(Information supplied begins)

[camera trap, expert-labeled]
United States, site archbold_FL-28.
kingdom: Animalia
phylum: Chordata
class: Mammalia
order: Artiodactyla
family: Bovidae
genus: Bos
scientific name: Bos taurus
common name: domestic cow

(Information supplied ends)
(Information supplied begins)

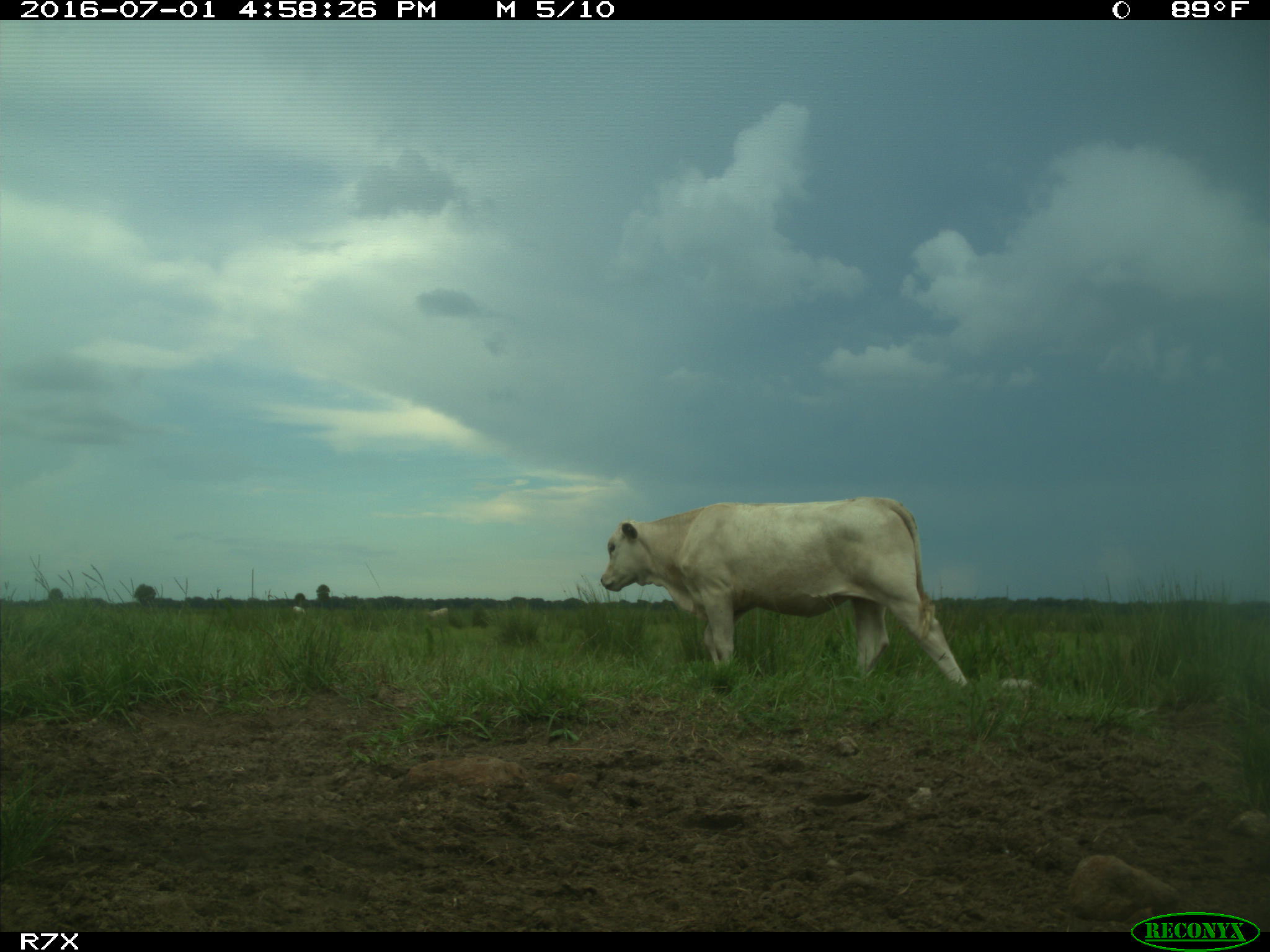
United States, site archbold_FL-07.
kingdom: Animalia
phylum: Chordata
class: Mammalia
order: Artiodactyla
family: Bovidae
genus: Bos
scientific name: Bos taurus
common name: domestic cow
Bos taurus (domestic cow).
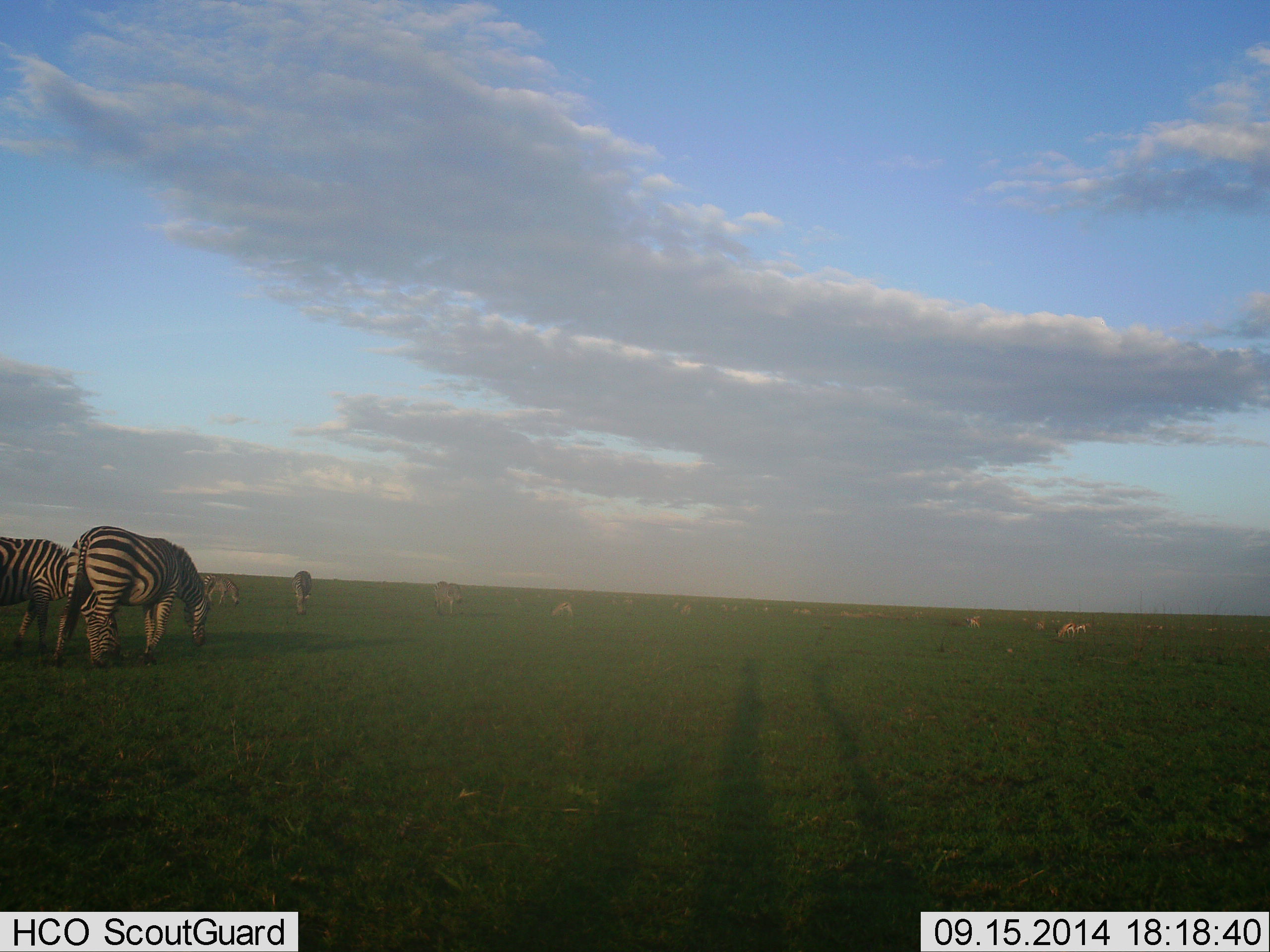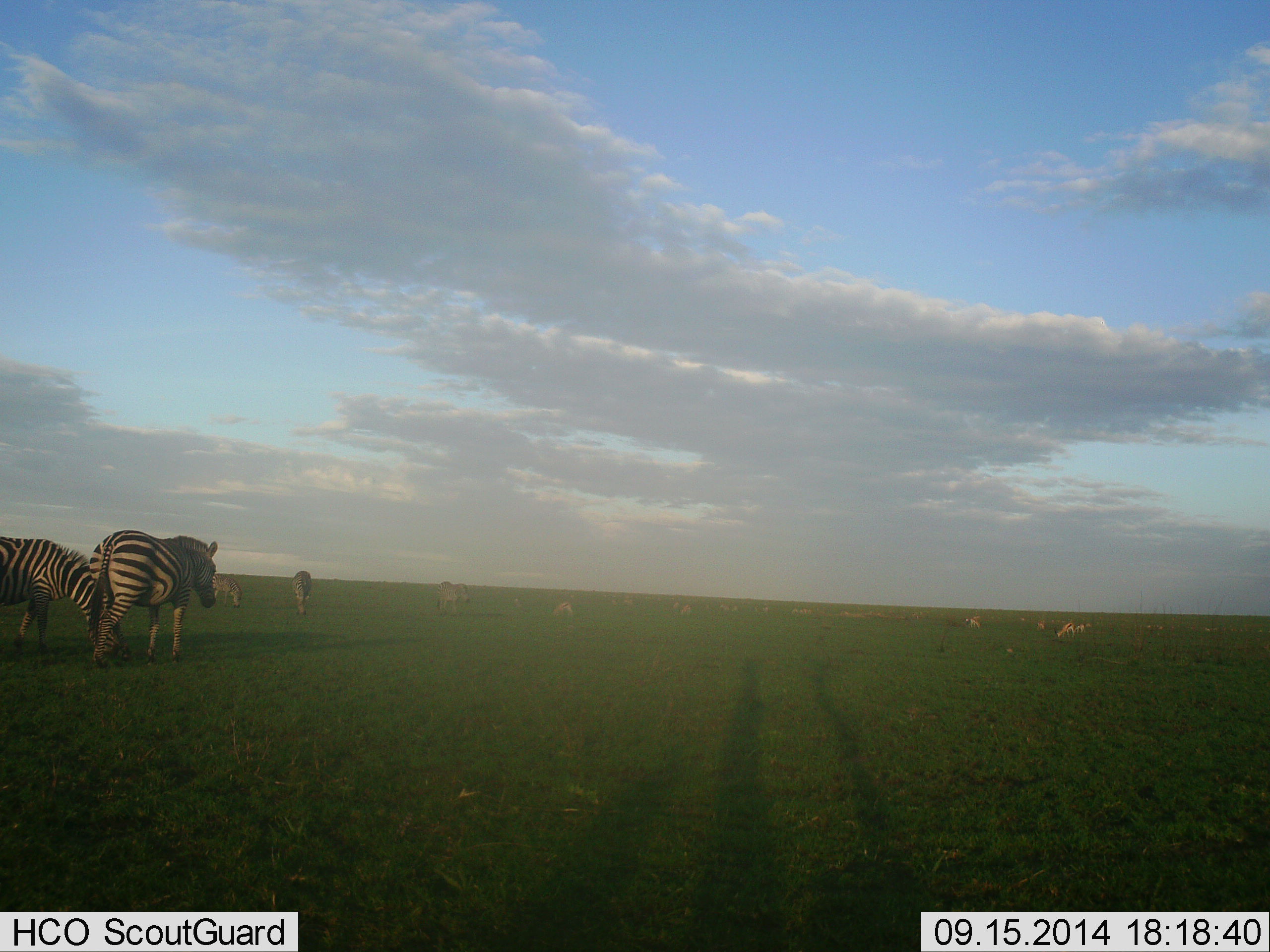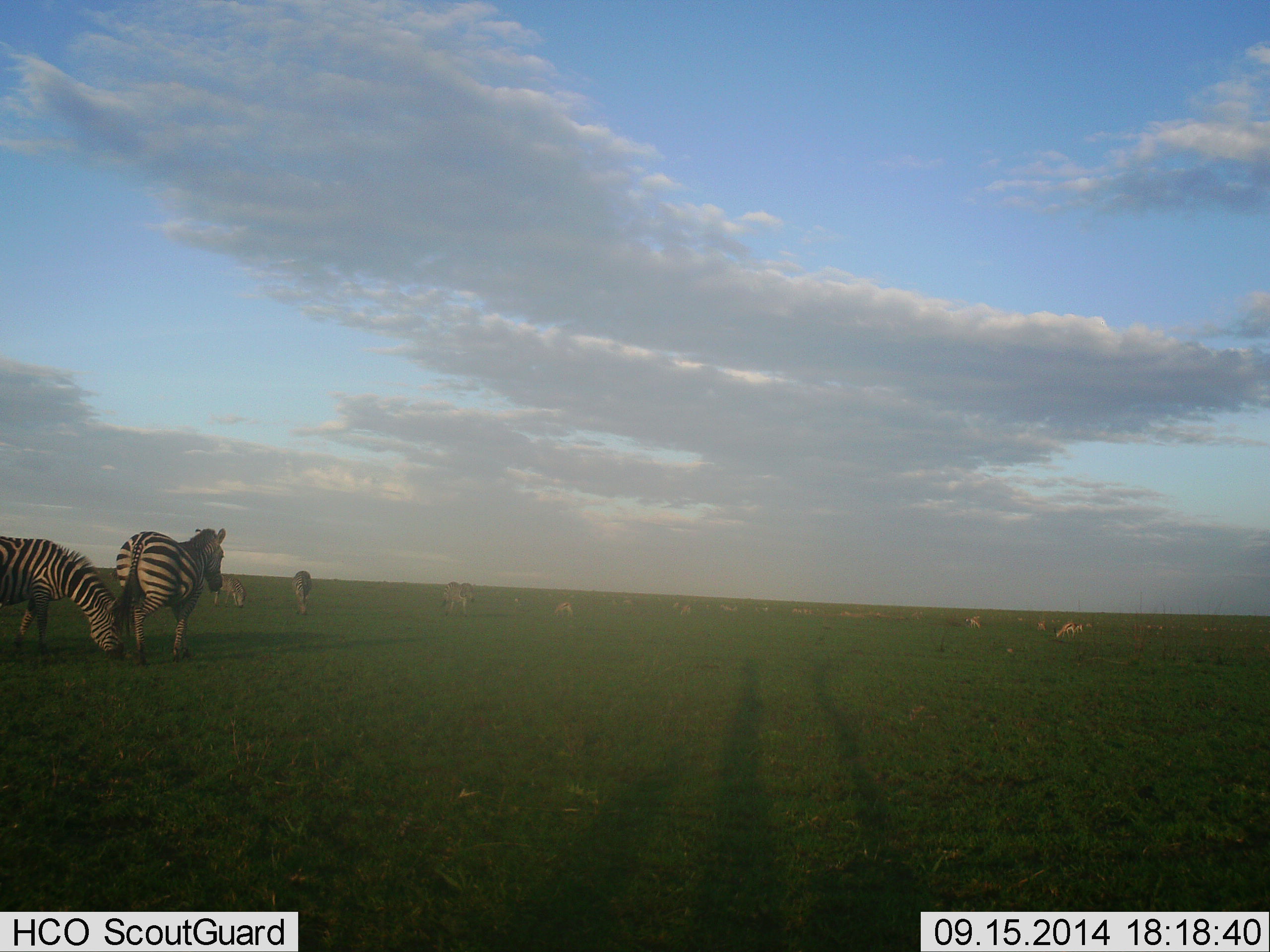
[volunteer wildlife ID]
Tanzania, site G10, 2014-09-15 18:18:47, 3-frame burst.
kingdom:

(Information supplied ends)
(Information supplied begins)

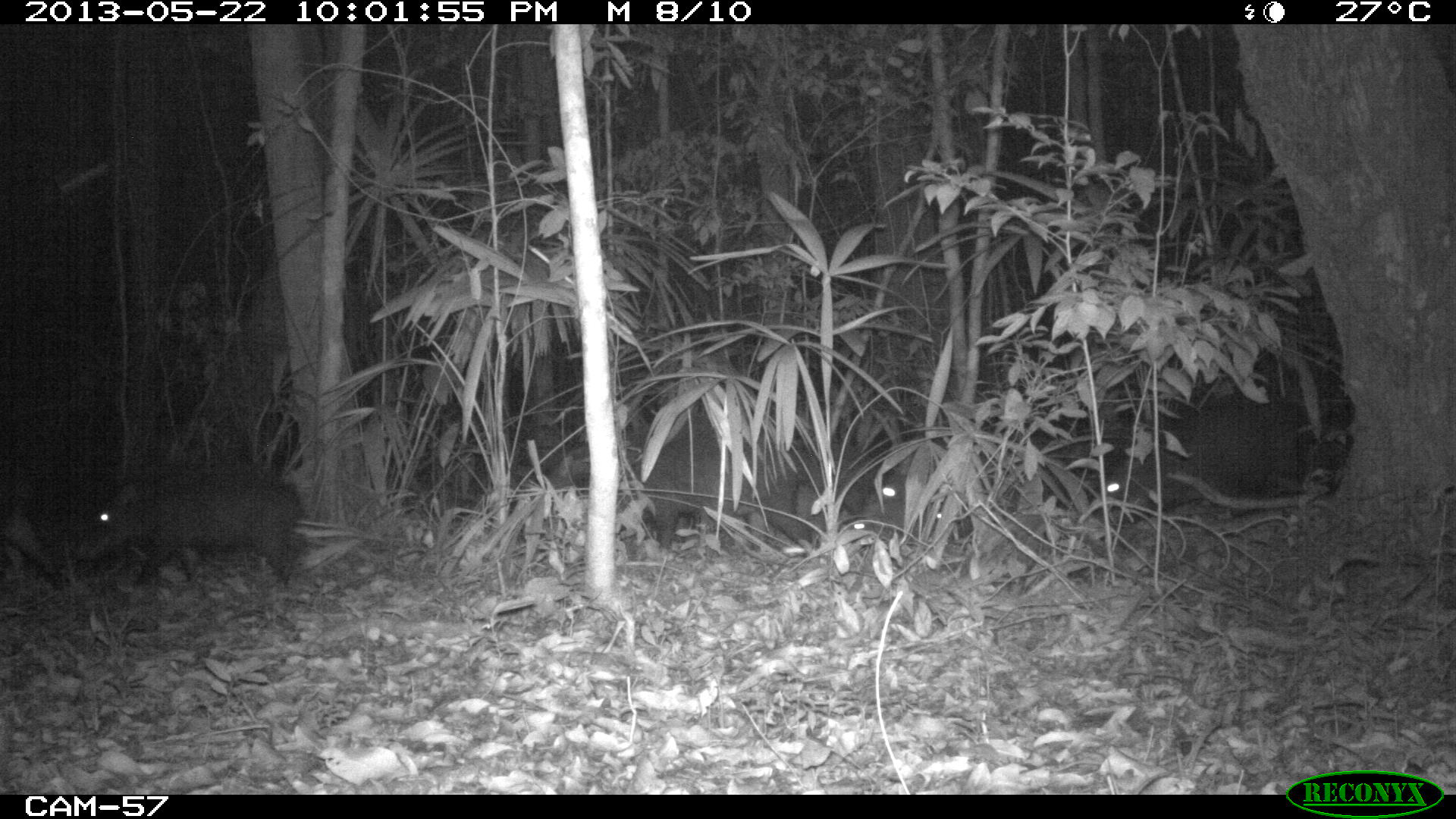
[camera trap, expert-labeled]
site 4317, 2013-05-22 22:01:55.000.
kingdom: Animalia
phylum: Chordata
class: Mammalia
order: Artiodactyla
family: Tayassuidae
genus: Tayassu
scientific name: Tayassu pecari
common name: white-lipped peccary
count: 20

(Information supplied ends)

== The task ==
All lines with the word "United" must be located in the data and copied.

== Response ==
United States, site archbold_FL-28.
United States, site archbold_FL-07.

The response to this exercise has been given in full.